More than 100 friends and family members joined Rose Carter on May 18 as the former Pleasant Valley woman celebrated her 100th birthday. Rose Carter, front, is shown here with her brother Gerald Morrisey. Family and friends offer well wishes, including, second row, from left, Jillian MacDonald, Muriel Smith, Elva Archibald and Debbie Fuchs. SUBMITTED PHOTO
The Don Henderson Memorial Sportsplex in Brookfield has hosted many exciting events over the years.
However, a recent event might have taken the cake. The birthday cake that is.
Rose Carter celebrated her 100th birthday Sunday, May 18 and the milestone event attracted more then 100 family members and friends.
“I enjoyed the celebration very, very much,” Carter said. “It was so exciting. I really appreciated everyone coming. After seeing so many friends and relatives I couldn’t sleep that night.”
Carter compared her centenarian celebration to previous birthdays.
“It was really no different turning 100,” she said. “I’ll tell you, I still feel I’m young. I’m really fortunate to have my health. A lot of people told me they couldn’t believe that I’m 100 years old. Different people said I don’t really look 100 but I am.”
Debbie Fuchs, a granddaughter, flew in from Ontario for the event with her husband Henry.
“Getting down for Nana’s birthday is awesome,” said Fuchs, who grew up in Pleasant Valley and has been away 37 years. “We started teasing Nana last year so we’ve been planning for a whole year being here for this special 100th birthday celebration. It’s really great to see such a large turnout of relatives and friends.”
Carter’s maiden name was Morrisey and she was born in Florence, Cape Breton, one of 16 children. The only two other living siblings were both present for her big day, her brother Gerald Morrisey, from Oramocto, N.B., and sister Elva Archibald, of Truro.
“It’s slightly more then a three-hour drive from Oramocto,” said Morrisey, 83, who spent 27 years in the Canadian military. “I’m glad I could make the trip down. I thought it was a wonderful birthday celebration. I enjoyed seeing a lot of people I hadn’t seen for a long time. Rose was as happy as a lark. She had a great time and her mind is still amazingly sharp. Rose was really up for the occasion.”

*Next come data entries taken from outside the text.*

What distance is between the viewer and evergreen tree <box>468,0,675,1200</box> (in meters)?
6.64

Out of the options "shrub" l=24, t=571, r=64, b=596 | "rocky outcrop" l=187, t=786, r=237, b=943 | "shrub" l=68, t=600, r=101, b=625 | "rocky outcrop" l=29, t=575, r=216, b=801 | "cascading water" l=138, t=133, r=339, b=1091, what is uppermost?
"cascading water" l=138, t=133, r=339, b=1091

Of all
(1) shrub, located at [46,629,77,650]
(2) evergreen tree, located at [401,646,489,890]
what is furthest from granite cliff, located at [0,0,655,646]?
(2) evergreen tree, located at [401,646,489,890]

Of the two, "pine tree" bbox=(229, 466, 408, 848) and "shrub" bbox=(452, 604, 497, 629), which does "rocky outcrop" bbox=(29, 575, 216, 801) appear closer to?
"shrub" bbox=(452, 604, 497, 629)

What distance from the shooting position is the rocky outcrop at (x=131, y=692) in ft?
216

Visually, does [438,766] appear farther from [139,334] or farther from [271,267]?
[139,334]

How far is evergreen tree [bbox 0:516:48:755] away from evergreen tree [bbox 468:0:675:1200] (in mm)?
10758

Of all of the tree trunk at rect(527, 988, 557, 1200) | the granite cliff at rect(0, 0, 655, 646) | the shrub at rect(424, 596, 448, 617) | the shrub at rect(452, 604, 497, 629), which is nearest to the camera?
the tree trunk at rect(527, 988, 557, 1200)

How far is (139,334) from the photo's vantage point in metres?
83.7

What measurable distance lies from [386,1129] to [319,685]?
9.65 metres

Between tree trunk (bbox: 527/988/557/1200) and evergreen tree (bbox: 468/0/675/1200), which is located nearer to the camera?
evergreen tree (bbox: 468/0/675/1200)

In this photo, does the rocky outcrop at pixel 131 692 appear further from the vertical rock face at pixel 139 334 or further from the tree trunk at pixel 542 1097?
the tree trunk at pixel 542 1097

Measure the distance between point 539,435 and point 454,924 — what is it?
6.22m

Archibald, very strong on dates, figures and family history, shared a few family details.
“Rose was in the middle of the 16 children,” said Archibald. “I was the youngest girl. I’m one of the young one’s. I’m 89. To have more the 100 people sign the guest book is quite a thing. For Rose to turn 100 and remember things like she does is really something.
“Rose pretended she didn’t want any big birthday celebration but I know she actually enjoyed the day an awful lot. Rose is a survivor of the 1917 Halifax Explosion. She was three years old at the time and still remembers things that happened that day.”
Muriel Smith, a niece, is the daughter of Rose’s sister Florence who married Burton Carter.
“I’ve always felt it was an honour to be part of the Morrisey family,” said Smith, of Brookfield. “They are such lovely people, all the Morrisey’s. They have such a loving, outreaching way. Descendants of both the Carter’s and the Morrisey’s came from all over to help Rosie celebrate. It was a wonderful birthday party.”
Rose and Tommy Carter were married in 1936 and lived most of their married life in Pleasant Valley. The couple raised two children, a daughter Marion and a son Wayne.
Tommy passed away in 1989 and Wayne passed away in 2008. Marion (Carter) Bethea lives in Little Rock, Arkansas.
Reflecting on earlier days Carter also shared some stories about her life.
“I clearly recall the day the Halifax Explosion happened,” she said. “A man who had been shining shoes on the street was knocked to the ground. I asked my sister Irene ‘is he dead.’ I also remember being taken to a tent on Citadel Hill. The next morning we left for Belmont by train. We lived in different parts of Colchester County the next few years.”
Carter described married life and living in Pleasant Valley as “good years.”
“There was lots of music. Tom played the guitar, his father Allan played the fiddle and his sister Myrtle played the piano,” she said. “There was lots of singing and dancing.”
A former active bowler, Carter received a number of awards as a member of the Brookfield Elks Bowling League for 30 years.
She now lives in Wynn Park Villa in Truro.
“It’s a wonderful place to live,” the 100-year-old woman said. “I have lots of good friends.”
Lyle Carter’s column appears every second Tuesday in the Truro Daily News.